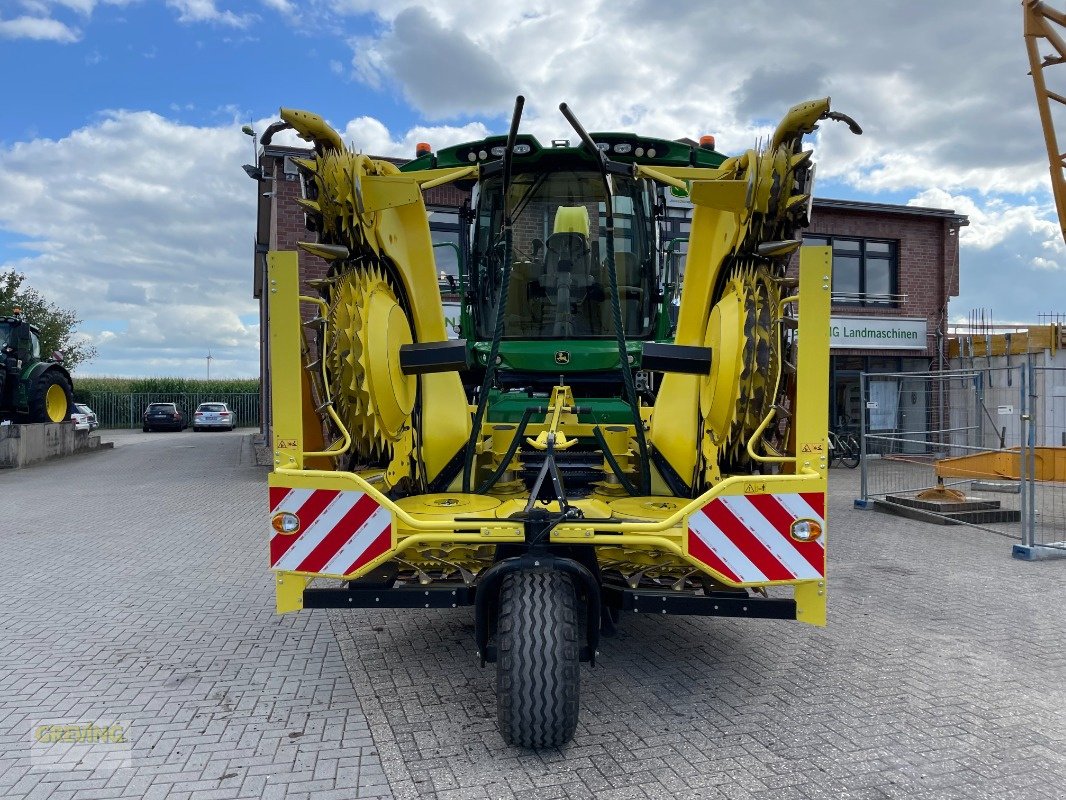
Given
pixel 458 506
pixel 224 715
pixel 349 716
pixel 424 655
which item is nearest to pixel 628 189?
pixel 458 506

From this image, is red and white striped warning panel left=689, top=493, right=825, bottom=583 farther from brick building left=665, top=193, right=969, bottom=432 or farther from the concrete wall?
the concrete wall

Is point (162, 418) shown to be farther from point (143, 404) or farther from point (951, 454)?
point (951, 454)

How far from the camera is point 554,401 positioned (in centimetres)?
475

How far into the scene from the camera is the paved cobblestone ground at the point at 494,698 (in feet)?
10.2

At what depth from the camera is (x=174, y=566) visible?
7.15 metres

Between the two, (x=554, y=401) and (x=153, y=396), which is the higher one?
(x=554, y=401)

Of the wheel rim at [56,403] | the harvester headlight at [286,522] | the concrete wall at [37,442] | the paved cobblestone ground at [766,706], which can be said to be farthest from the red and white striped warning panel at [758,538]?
the wheel rim at [56,403]

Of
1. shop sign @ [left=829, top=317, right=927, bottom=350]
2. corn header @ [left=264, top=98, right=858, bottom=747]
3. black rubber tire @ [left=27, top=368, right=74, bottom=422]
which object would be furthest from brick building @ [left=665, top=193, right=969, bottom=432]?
black rubber tire @ [left=27, top=368, right=74, bottom=422]

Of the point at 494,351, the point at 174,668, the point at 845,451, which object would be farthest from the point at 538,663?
the point at 845,451

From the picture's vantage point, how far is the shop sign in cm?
1770

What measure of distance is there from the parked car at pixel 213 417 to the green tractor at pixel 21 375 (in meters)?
16.0

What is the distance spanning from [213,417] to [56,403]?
15.3 m

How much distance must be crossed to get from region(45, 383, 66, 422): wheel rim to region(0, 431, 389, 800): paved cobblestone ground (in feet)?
33.0

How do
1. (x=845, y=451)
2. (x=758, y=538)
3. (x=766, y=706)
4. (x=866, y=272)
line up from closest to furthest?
(x=758, y=538) → (x=766, y=706) → (x=845, y=451) → (x=866, y=272)
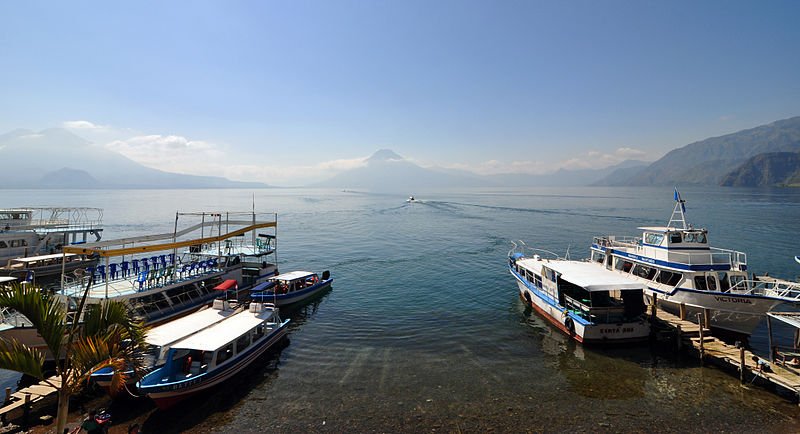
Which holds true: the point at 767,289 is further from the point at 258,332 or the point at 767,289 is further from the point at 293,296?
the point at 293,296

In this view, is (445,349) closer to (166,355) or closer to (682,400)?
(682,400)

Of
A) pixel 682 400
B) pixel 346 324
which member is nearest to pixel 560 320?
pixel 682 400

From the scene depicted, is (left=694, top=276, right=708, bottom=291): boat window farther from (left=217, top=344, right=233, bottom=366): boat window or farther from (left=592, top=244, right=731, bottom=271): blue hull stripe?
(left=217, top=344, right=233, bottom=366): boat window

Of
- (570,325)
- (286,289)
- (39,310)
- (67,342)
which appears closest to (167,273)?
(286,289)

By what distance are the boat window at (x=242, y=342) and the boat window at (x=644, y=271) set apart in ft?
93.2

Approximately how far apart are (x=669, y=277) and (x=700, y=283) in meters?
1.80

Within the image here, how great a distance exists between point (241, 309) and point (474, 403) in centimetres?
1566

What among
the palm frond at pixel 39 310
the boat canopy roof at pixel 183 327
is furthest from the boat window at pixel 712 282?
the palm frond at pixel 39 310

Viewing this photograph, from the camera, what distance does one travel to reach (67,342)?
8.34m

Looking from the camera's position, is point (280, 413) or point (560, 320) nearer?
point (280, 413)

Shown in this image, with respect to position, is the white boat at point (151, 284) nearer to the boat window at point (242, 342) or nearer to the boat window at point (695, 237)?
the boat window at point (242, 342)

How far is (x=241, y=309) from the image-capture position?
23.8 m

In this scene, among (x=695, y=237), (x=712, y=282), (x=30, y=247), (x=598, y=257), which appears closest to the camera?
(x=712, y=282)

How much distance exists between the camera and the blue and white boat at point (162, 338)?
54.2 ft
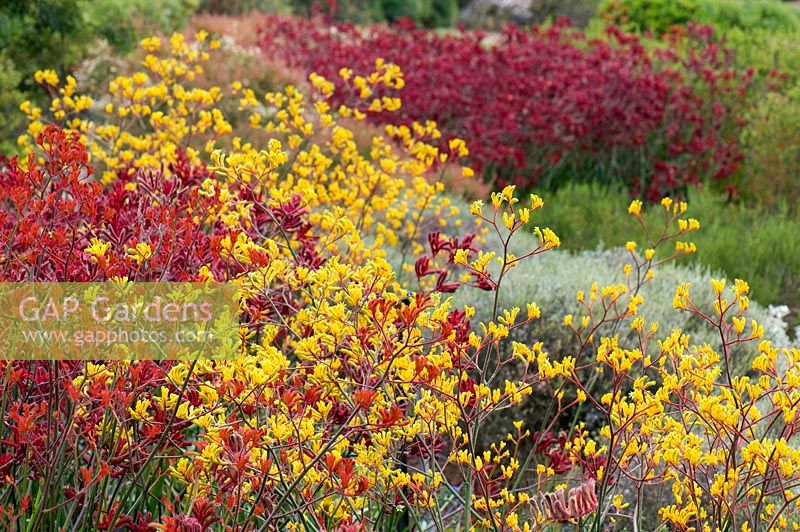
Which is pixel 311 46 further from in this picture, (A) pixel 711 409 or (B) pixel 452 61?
(A) pixel 711 409

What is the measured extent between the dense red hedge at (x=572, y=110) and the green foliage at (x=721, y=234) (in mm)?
670

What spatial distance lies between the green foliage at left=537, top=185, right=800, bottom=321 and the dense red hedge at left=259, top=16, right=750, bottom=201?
67 cm

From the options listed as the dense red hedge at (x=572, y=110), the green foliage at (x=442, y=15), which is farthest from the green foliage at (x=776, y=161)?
the green foliage at (x=442, y=15)

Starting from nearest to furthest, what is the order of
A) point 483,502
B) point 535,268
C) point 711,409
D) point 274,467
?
point 711,409, point 274,467, point 483,502, point 535,268

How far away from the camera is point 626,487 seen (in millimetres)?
3418

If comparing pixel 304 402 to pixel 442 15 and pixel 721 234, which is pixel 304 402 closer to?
pixel 721 234

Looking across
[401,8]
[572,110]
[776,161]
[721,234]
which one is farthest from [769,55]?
[401,8]

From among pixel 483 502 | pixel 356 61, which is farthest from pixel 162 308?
pixel 356 61

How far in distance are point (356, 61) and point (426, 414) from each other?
24.2 feet

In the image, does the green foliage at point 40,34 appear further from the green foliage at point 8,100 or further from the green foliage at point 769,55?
the green foliage at point 769,55

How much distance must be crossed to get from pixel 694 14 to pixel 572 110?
11.6 meters

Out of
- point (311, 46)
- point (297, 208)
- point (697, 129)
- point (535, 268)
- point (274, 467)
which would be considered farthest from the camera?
point (311, 46)

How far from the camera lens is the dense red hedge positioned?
27.3 ft

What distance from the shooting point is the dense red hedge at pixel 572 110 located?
8.32m
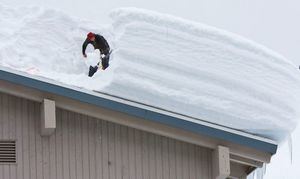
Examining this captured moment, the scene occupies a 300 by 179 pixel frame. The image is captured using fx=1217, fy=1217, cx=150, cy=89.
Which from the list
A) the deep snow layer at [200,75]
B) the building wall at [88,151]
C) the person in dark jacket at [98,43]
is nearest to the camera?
the deep snow layer at [200,75]

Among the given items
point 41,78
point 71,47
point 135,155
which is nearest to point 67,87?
point 41,78

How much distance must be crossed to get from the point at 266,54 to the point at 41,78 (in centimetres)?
262

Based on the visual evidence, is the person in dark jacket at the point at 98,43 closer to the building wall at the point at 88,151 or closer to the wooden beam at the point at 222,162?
the building wall at the point at 88,151

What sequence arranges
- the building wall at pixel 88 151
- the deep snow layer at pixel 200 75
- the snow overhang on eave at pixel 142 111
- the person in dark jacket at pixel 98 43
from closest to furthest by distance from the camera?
the snow overhang on eave at pixel 142 111 → the deep snow layer at pixel 200 75 → the building wall at pixel 88 151 → the person in dark jacket at pixel 98 43

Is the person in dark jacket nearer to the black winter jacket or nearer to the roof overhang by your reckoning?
the black winter jacket

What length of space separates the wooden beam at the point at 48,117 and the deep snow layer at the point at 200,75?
48 centimetres

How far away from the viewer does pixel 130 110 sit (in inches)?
534

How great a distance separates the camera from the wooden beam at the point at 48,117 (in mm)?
13445

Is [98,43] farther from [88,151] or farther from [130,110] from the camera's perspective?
[130,110]

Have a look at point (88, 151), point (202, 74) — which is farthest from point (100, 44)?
point (202, 74)

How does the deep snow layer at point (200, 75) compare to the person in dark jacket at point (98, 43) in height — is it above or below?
below

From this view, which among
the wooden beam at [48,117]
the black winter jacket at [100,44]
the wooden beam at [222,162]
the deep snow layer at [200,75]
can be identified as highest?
the black winter jacket at [100,44]

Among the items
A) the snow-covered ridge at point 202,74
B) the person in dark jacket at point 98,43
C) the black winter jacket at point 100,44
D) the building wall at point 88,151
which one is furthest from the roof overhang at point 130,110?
the black winter jacket at point 100,44

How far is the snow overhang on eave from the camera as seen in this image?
13430 mm
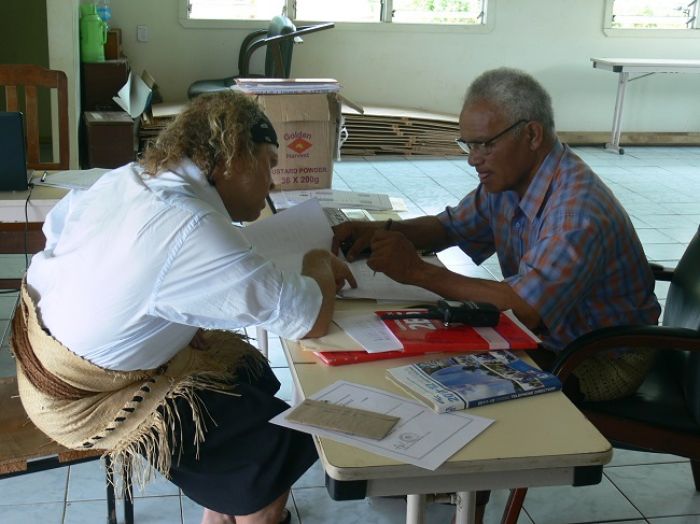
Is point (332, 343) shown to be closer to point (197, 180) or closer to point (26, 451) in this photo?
point (197, 180)

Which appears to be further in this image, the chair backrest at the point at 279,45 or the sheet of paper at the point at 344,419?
the chair backrest at the point at 279,45

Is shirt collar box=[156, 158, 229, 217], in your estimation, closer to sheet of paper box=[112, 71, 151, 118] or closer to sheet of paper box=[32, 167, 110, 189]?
sheet of paper box=[32, 167, 110, 189]

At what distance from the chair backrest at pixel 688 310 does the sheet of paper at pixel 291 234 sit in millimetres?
933

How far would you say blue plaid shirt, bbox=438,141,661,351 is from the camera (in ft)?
6.56

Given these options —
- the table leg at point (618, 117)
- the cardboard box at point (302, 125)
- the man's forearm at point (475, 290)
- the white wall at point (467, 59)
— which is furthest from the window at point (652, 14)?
the man's forearm at point (475, 290)

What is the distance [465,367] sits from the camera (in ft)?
5.30

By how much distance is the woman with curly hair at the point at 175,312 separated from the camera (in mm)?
1547

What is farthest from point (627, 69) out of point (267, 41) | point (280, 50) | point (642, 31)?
point (267, 41)

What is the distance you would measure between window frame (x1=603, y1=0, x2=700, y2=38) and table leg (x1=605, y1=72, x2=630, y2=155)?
547mm

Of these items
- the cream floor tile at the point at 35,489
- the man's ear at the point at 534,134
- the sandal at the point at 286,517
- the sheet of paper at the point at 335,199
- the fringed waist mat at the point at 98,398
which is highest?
the man's ear at the point at 534,134

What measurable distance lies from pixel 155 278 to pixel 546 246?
92 cm

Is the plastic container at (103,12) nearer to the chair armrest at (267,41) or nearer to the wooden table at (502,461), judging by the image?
the chair armrest at (267,41)

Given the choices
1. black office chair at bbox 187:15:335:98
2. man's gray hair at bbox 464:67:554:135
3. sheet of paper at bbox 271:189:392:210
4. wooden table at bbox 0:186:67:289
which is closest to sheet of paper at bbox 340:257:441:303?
man's gray hair at bbox 464:67:554:135

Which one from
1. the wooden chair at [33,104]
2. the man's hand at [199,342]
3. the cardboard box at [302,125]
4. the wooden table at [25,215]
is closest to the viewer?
the man's hand at [199,342]
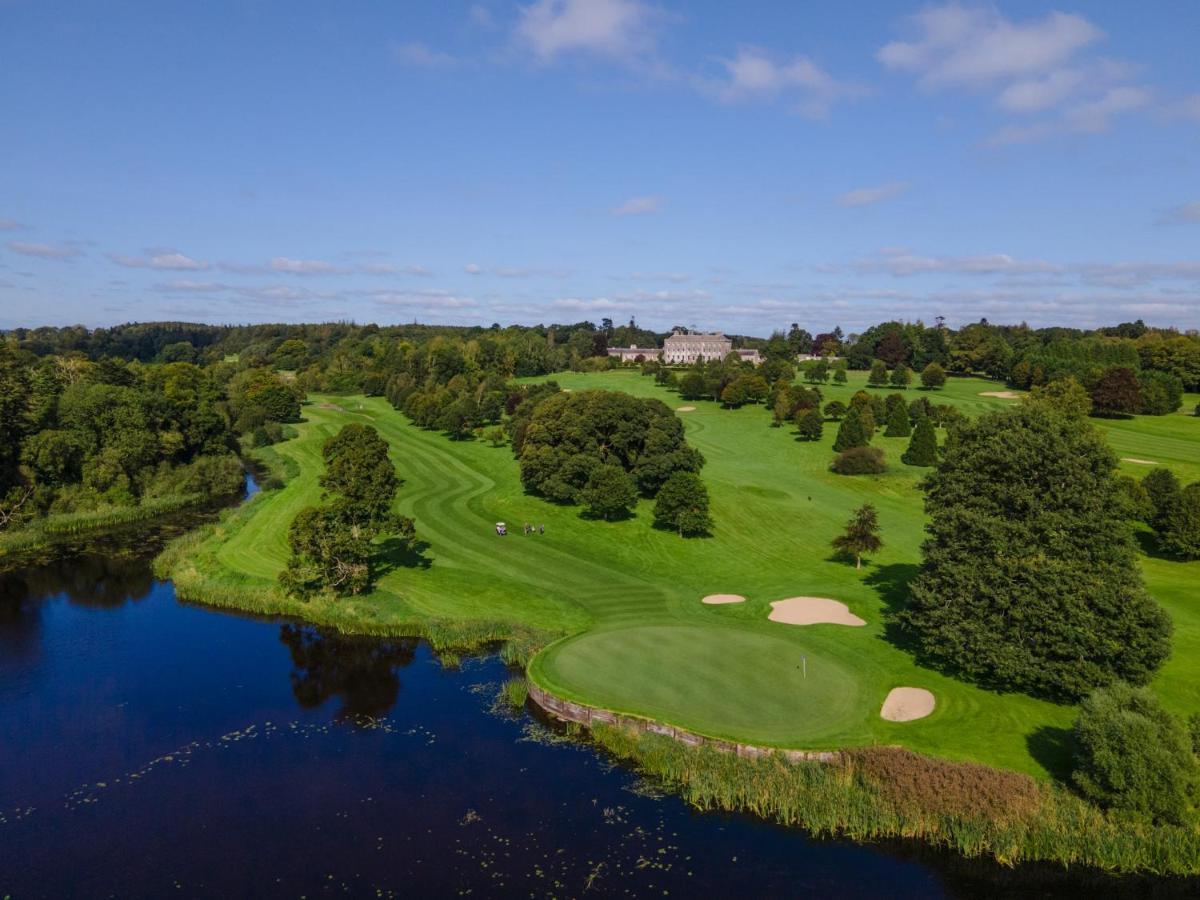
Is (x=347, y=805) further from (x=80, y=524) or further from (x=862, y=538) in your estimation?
(x=80, y=524)

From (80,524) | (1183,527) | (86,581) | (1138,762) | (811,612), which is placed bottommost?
(86,581)

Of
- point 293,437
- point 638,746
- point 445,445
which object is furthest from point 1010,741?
point 293,437

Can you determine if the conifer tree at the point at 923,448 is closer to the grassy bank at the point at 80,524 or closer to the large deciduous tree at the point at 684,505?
the large deciduous tree at the point at 684,505

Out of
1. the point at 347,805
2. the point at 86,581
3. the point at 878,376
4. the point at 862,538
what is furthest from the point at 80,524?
the point at 878,376

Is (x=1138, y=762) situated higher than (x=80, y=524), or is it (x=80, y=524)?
(x=1138, y=762)

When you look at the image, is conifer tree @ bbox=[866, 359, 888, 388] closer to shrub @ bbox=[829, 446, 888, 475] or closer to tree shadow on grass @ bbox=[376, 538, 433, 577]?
shrub @ bbox=[829, 446, 888, 475]

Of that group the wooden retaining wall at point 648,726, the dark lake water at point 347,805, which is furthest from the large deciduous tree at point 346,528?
the wooden retaining wall at point 648,726
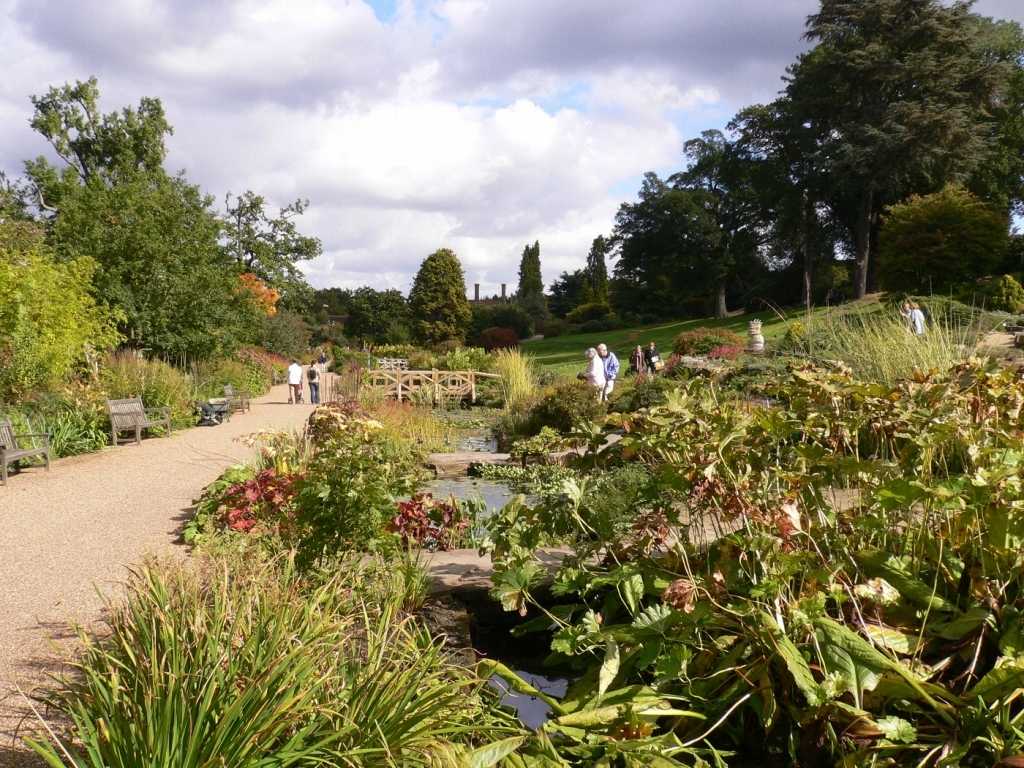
════════════════
Requirements => Copy out word for word the lines of the records from the one holding "Between the two, (x=554, y=401)" through the one holding "(x=758, y=538) →", including both of those lines.

Solution to the exercise =>
Between the two, (x=554, y=401) and (x=153, y=396), which is the higher one?
(x=554, y=401)

Of the wheel rim at [56,403] | the harvester headlight at [286,522] | the concrete wall at [37,442] | the paved cobblestone ground at [766,706], which can be said to be farthest from the red and white striped warning panel at [758,538]?
the wheel rim at [56,403]

Of
1. shop sign @ [left=829, top=317, right=927, bottom=350]
2. corn header @ [left=264, top=98, right=858, bottom=747]
3. black rubber tire @ [left=27, top=368, right=74, bottom=422]
which object would be furthest from brick building @ [left=665, top=193, right=969, bottom=432]?
black rubber tire @ [left=27, top=368, right=74, bottom=422]

Of the point at 494,351, the point at 174,668, the point at 845,451, which object would be farthest from the point at 538,663?
the point at 845,451

From the picture's vantage point, how far is the shop sign in cm?
1770

What measure of distance is there from the parked car at pixel 213 417 to the green tractor at pixel 21 375 (in meters)?
16.0

What is the distance spanning from [213,417] to [56,403]?
15.3 m

How much distance must be crossed to get from region(45, 383, 66, 422): wheel rim to region(0, 431, 389, 800): paved cobblestone ground (in feet)?
33.0

How do
1. (x=845, y=451)
2. (x=758, y=538)
3. (x=766, y=706)
4. (x=866, y=272)
line up from closest to furthest?
(x=758, y=538) → (x=766, y=706) → (x=845, y=451) → (x=866, y=272)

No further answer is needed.